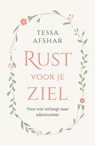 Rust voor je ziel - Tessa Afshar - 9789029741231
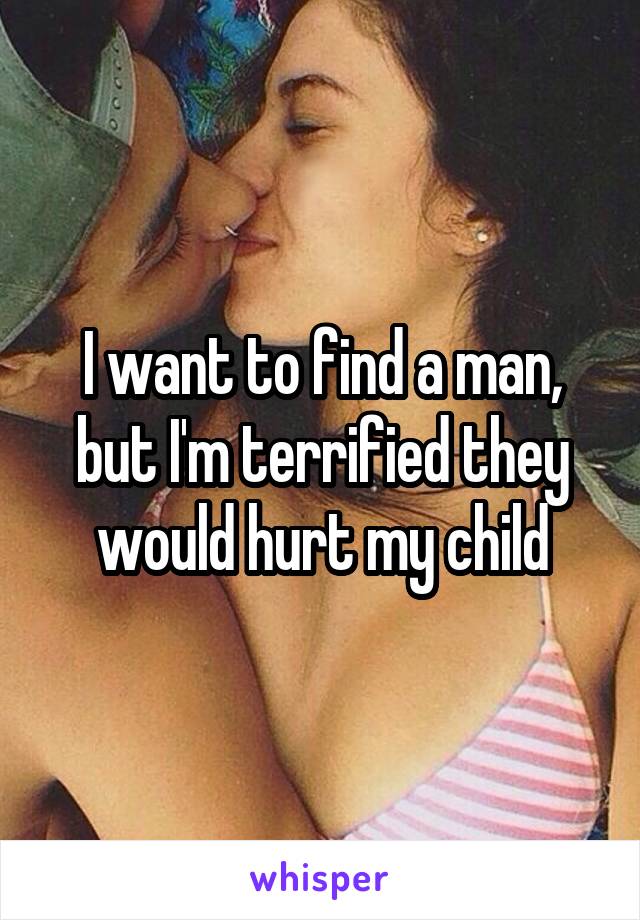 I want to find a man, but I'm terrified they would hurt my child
* * *
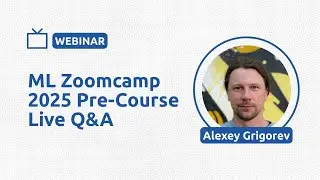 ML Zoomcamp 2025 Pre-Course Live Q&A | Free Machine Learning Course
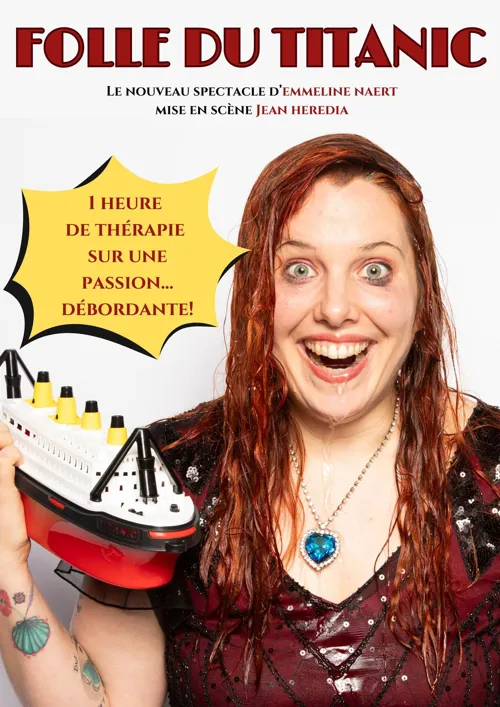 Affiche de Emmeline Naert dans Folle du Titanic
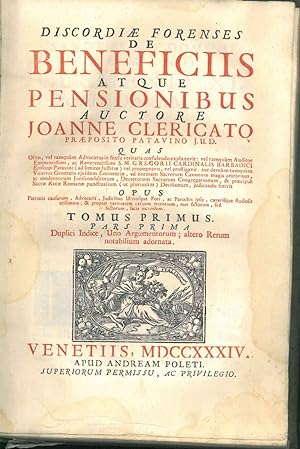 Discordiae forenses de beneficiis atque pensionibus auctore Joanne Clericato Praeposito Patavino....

**PROBLEM DESCRIPTION:** Copy the material word for word, starting at the line that contains "Rust voor je" and ending at the line that contains "I want to find", both lines included. Leave the pictures out of your answer.

**EXPECTED OUTPUT:**
 Rust voor je ziel - Tessa Afshar - 9789029741231
 I want to find a man, but I'm terrified they would hurt my child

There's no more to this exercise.